These security flaws, found in chips from multiple vendors, including Intel, revolve around a process called speculation, which allows processors to skip ahead in their execution of code to save time on computing processes – but also potentially enabling malicious code to access a portion of the memory on the chip.

The Santa Clara, Calif.-based company recommends a variety of steps for downplaying the security risks of Spectre and Meltdown, including the bounds check bypass mitigation for software systems, the branch target injection mitigation for software, and the rogue data cache load mitigation method for operating system software.

However, on top of these mitigation methods, the company also recommends security features and technologies – which are present in existing Intel products or planned for future products – to reduce the effectiveness of the attacks.

One method of protection is enabling Intel OS Guard, the company's supervisor-mode execution prevention security tool. When OS Guard is enabled, the operating system cannot directly execute application code, making branch target attacks on the operating system more difficult for the attacker, said Intel. Intel said all major operating systems support Intel OS Guard.

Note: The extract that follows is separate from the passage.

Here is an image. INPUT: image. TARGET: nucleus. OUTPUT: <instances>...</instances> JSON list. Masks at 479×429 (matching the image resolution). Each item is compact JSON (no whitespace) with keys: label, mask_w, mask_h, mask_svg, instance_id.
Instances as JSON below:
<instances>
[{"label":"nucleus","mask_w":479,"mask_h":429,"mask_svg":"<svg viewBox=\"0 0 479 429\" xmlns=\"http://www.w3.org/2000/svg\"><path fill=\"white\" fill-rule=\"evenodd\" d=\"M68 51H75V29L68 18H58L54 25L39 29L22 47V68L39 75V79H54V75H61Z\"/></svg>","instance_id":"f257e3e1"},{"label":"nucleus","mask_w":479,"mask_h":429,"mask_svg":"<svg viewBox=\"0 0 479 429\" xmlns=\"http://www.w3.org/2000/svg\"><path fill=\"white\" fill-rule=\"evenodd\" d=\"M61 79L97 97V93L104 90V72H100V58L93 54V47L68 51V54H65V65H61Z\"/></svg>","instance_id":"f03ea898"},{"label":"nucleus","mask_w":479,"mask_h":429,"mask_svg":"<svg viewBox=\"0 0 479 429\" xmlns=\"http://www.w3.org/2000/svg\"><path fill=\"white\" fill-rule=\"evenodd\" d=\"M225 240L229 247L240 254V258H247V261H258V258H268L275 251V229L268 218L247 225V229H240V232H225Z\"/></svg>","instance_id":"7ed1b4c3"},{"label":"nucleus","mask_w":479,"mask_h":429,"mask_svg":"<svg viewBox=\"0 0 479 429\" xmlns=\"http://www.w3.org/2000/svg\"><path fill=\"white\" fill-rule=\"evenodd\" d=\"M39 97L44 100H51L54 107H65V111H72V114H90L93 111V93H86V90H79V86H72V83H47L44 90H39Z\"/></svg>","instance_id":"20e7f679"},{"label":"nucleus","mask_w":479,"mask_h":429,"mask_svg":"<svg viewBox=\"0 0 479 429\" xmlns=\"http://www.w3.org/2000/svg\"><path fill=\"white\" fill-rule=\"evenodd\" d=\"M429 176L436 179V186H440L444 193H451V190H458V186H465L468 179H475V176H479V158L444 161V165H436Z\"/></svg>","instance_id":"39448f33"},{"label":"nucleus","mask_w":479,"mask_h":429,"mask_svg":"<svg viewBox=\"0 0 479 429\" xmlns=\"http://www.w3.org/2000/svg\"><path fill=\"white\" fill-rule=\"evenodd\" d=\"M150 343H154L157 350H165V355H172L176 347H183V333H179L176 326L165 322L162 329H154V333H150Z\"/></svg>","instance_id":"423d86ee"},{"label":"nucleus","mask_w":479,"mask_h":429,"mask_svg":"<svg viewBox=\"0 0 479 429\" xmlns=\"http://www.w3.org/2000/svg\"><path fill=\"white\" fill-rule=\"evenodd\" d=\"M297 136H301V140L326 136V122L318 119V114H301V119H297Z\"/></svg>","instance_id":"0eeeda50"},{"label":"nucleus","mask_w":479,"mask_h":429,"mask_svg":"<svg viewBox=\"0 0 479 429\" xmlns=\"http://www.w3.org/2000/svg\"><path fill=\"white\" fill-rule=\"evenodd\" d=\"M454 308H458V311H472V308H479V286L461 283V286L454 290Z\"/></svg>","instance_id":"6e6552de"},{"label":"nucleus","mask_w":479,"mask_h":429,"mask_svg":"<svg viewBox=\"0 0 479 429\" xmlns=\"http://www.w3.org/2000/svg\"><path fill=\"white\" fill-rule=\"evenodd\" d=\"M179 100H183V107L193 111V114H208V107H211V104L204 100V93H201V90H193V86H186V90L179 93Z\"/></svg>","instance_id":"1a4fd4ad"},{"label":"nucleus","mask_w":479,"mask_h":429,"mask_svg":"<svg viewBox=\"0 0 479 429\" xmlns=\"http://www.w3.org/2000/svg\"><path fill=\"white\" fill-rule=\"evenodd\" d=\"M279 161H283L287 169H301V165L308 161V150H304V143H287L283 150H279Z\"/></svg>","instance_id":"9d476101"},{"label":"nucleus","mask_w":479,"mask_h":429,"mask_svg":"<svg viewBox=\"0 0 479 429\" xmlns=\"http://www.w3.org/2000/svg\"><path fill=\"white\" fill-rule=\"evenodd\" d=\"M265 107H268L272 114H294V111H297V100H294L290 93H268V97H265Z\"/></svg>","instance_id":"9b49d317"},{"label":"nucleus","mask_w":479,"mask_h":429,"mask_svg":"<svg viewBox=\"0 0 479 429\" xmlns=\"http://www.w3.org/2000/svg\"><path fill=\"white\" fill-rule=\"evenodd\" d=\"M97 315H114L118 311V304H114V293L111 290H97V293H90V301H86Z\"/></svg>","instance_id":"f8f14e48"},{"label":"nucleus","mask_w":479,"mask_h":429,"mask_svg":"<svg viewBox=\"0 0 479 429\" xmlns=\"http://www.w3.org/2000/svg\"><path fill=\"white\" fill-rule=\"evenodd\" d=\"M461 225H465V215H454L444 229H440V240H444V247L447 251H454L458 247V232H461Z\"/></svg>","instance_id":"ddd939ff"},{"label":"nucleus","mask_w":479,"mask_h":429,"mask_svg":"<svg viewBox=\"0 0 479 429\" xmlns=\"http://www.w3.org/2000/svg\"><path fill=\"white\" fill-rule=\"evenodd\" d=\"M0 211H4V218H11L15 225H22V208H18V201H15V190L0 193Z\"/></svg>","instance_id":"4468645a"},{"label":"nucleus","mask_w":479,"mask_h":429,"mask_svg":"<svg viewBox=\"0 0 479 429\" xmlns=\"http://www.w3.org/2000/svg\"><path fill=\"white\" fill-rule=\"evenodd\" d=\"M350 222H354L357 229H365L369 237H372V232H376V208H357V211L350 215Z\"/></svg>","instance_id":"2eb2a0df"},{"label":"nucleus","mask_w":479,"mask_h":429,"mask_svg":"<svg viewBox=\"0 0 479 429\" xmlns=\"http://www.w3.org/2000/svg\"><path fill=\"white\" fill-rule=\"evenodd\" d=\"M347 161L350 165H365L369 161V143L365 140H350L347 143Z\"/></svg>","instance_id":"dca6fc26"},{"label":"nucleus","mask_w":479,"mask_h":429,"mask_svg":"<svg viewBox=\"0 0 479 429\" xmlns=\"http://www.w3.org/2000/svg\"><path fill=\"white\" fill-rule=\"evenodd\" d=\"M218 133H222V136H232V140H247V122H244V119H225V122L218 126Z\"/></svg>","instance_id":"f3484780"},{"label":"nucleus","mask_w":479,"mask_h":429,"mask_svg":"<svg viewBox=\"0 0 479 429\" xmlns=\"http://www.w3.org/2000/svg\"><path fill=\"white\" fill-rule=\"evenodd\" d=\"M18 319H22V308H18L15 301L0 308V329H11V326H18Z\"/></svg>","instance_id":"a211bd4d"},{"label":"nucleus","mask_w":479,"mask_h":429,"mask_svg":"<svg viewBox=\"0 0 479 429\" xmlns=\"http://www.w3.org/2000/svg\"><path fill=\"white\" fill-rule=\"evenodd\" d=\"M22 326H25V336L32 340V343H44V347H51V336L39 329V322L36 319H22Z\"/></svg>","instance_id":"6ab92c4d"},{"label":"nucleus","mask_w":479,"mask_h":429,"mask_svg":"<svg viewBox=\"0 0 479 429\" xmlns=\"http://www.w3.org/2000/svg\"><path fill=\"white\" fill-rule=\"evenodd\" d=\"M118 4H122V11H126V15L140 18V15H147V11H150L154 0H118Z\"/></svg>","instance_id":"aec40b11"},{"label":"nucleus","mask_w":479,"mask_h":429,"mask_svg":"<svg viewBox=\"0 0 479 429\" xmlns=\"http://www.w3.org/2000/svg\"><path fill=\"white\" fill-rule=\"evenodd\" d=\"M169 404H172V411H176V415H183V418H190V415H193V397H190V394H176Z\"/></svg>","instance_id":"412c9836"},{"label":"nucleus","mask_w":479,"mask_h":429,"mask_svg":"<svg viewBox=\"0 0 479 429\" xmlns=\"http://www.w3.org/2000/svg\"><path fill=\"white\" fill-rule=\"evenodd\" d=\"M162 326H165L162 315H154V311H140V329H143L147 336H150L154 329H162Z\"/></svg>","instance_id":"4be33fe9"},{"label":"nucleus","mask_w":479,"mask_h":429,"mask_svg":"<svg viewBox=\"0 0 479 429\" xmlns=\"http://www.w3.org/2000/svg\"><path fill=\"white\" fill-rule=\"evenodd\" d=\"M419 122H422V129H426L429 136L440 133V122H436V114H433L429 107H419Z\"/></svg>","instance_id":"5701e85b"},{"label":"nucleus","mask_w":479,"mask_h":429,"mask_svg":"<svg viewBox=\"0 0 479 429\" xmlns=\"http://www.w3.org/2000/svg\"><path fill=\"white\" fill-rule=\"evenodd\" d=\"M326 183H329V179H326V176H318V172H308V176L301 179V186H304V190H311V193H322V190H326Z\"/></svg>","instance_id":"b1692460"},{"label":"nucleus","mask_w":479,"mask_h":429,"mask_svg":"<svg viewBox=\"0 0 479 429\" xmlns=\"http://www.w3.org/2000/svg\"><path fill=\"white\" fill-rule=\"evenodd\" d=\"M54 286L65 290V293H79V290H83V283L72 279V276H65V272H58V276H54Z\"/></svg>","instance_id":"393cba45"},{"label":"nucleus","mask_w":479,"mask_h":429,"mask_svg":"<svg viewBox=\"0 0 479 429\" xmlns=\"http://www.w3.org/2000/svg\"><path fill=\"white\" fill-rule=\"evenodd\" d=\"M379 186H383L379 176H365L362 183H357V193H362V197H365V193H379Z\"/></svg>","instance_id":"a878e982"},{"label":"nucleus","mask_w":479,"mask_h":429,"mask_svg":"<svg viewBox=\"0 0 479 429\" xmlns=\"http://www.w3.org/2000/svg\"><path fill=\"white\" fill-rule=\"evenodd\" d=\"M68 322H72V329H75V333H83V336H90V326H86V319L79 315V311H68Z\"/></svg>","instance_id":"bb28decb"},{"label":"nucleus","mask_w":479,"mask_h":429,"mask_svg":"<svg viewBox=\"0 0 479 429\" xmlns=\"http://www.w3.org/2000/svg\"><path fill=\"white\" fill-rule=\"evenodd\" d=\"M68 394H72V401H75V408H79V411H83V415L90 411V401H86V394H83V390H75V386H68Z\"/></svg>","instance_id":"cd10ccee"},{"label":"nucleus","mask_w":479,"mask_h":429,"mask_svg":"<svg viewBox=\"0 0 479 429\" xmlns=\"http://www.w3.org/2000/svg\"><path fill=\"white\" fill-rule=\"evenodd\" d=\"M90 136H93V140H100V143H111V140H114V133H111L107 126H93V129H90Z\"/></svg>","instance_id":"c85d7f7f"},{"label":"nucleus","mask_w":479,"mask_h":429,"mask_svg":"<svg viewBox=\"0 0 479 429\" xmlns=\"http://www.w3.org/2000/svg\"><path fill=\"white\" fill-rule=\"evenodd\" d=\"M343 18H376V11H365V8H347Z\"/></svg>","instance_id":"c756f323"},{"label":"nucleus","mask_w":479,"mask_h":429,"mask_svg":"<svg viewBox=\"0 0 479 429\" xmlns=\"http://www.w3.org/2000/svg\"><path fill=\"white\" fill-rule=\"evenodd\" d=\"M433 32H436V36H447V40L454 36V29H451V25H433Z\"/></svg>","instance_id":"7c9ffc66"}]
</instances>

Intel also said that its Execute Disable Bit tool can make it more difficult to install branch target injection attacks.

This hardware-based security feature allows the processor to classify areas in memory where the application code can or cannot execute, even speculatively – increasing the difficulty of attacks. Intel said that all major OS providers enable Execute Disable Bit by default.

"For malware to compromise security using these methods, it must be running locally on a system. Intel strongly recommends following good security practices that protect against malware in general," said the whitepaper. "Doing so will also help protect against possible exploitation of these analysis methods."

Partners see the channel as critical in helping customers navigate what they can do to understand and act on the security exploits moving forward.

"This would be an area where the VAR could help the end client and build an effective recurring revenue model for their business," said Kent Tibbils, vice president of marketing at ASI, Fremont, Calif. "They could recommend and install programs, they could help the end client understand what the programs are doing, what they will find, how often they should run, and what other habits should be practiced. Many VARs will do this but to create an effective recurring revenue model they need to be proactive and have an internal process in place that helps them identify when to follow up with a client to be sure they renew their licenses before they expire."

Intel is moving forward with a "comprehensive" threat mitigation plan that includes operating system and firmware updates that will be made available in the next "few weeks." By the end of this week, Intel says it expects to have issued updates for more than 90 percent of processor products introduced within the past five years.